Last week was time to celebrate Navarthri once again, but my plans for that disappeared with me stuck in bed unwell with a rather bad bout of viral fever. Navarathri (also known as Dussehra or Puja) refers to ten day festival celebrated by most Hindu households across India. In each state of India, it takes on a different manner of celebration but involves ten days of celebrating Shakti or the power of the Goddess Durga in all her forms.
“Nava” means nine and “Rathri” means night so it’s really a celebration that is over nine days with the festival ending on the tenth day, Vijayadashami (the day of victory over all that’s inauspicious or evil)
Like in many other parts of India, we celebrate all the ten days of Navarathri and one part of the celebrations is to make a dish as offering to the Goddess (neivedhyam/ prasaadam), for each evening of the first nine days. The offering for the tenth day is Paanakam, a delicious cardamom flavoured jaggery and ginger based drinkwith excellent digestive properties which is supposed to be an antidote for nine days of feasting!
We generally make savoury and sweet offerings on alternate days of Navarathri with a sweet offering in particular for the Friday that falls within these ten days. With most of us no longer living in extended families, or in urban areas where we have busier lives Navarathri celebrations no longer have the fun that used to be a part of my childhood memories of the festivities.
In our community, Navarthri was as much a social affair as it was religious and it centred around women and children. Men were rarely seen during the festivities except on the periphery of things. There are two things that are so intricately linked in my childhood memories of celebrating Navarathri. One is the singing, and the other is the little packets of neivedhyam/ prasaadham (ritual food offerings) that we all came back home with from our visits to friends and family.
Once Navarathri was upon us, every Palakkad Iyer home that was celebrating would decorate a corner of the living room or the Puja room if it was large enough with the “Bomma Kolu”. In the evenings women and children would drop by the homes of neighbours or family members, and it was usually the done thing to sing a song/ prayer, spend some time admiring the “Kolu” and of course pass on the gossip for the day.
The lady of every house would insist that the children who visited for Navarathri, had to sing a song if we wanted our share of food for the evening. It didn’t matter if you were shy and the kind that limited your singing to the bathroom, or even if your brand of singing resembled a crowd of crows at their loudest, you had to sing! To give everyone their due, no one ever laughed or poked fun at you (except the meanest of your own friends, perhaps) if your singing performance wasn’t exactly bringing in the applause.
I personally found this bit of ritual harrowing and would refuse to sing even it meant forgoing my share of the neivedhaym.
Before the visitors left, they were offered the traditional festive “vethelai paaku” ( a traditional ritual offering to married women which typically includes betel leaves and nuts, kumkum, pieces of turmeric, a small banana, a coconut, a small mirror. Comb, glass bangles, sari blouse pieces, and packets of the day’s neivedhyam/ prasaadham)
Ask anyone from my community what food comes to mind when you mention Navarathri, and nine out of every ten people will tell you “Chundal/ Sundal”! Even though other foods are prepared during Navarathri festivities, Chundal is something that everyone prepares at least once if not twice during these ten days.
Chundal is a preparation, a sort of cooked salad made of lentils like Bengal gram lentils (chana dal) or dried beans like chickpeas, black-eyed beans/ cowpeas or whole moong beans. Usually a savoury preparation, the legumes or lentils are soaked overnight, cooked and then tempered with a few simple spices and fresh coconut. Not only are Chundals/ Sundals easy to make they’re also tasty, healthy and filling. The sweet version of Chundal/ Sundal is made with jaggery, coconut and flavoured with cardamom and a little ghee.
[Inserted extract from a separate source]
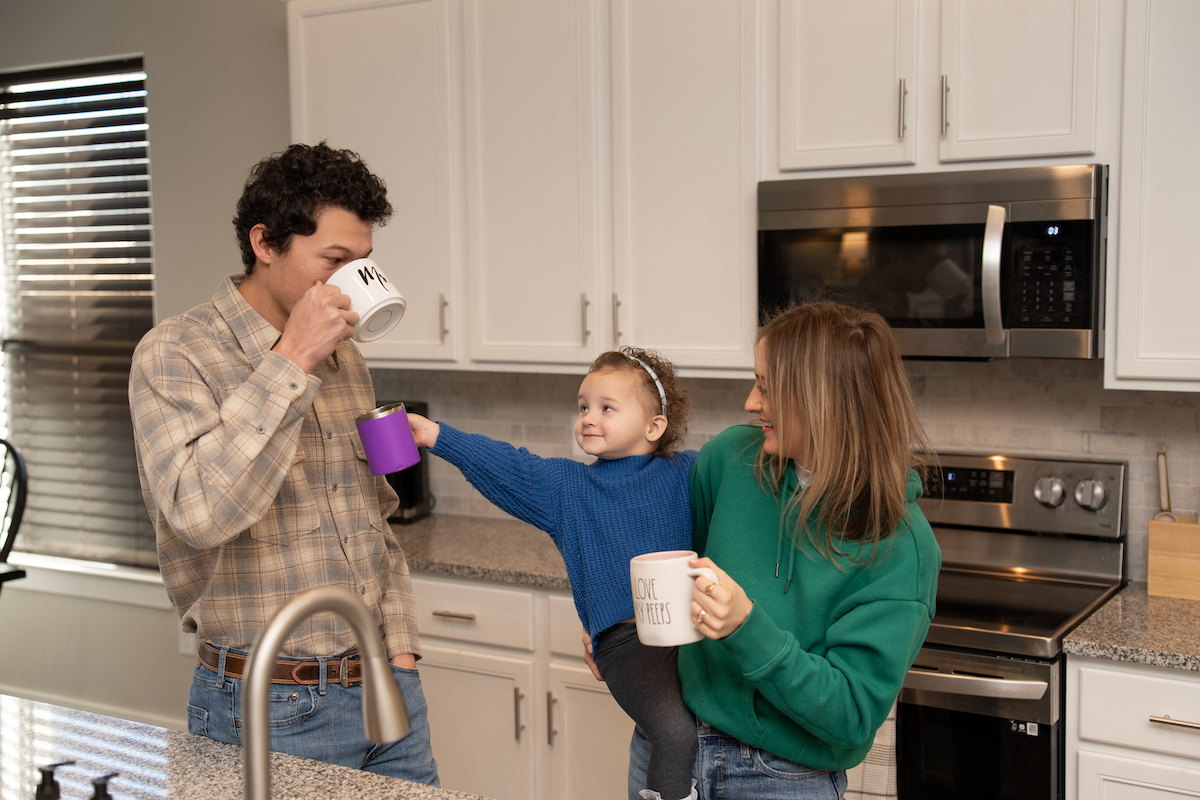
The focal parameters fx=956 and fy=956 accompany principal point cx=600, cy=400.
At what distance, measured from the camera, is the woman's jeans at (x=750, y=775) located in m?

This version of Chundal is made with raw groundnuts which is what we call peanuts in India. I have never seen this made at home (though it is a popular dish in the Indian state of Tami Nadu)probably because we don’t use groundnuts very much in our traditional cooking. I get raw groundnuts here in season and when they are cooked they have an inherent sweetness which lends itself very well to this dish.
This dish cannot be made with roasted or dried groundnuts so if you can’t find raw groundnuts, you can substitute it with an equal amount of cooked chickpeas or black-eyed beans or whole green moong beans.
While this is served as festive fare, it also makes for an excellent teatime snack and can also be served on the side with a main meal.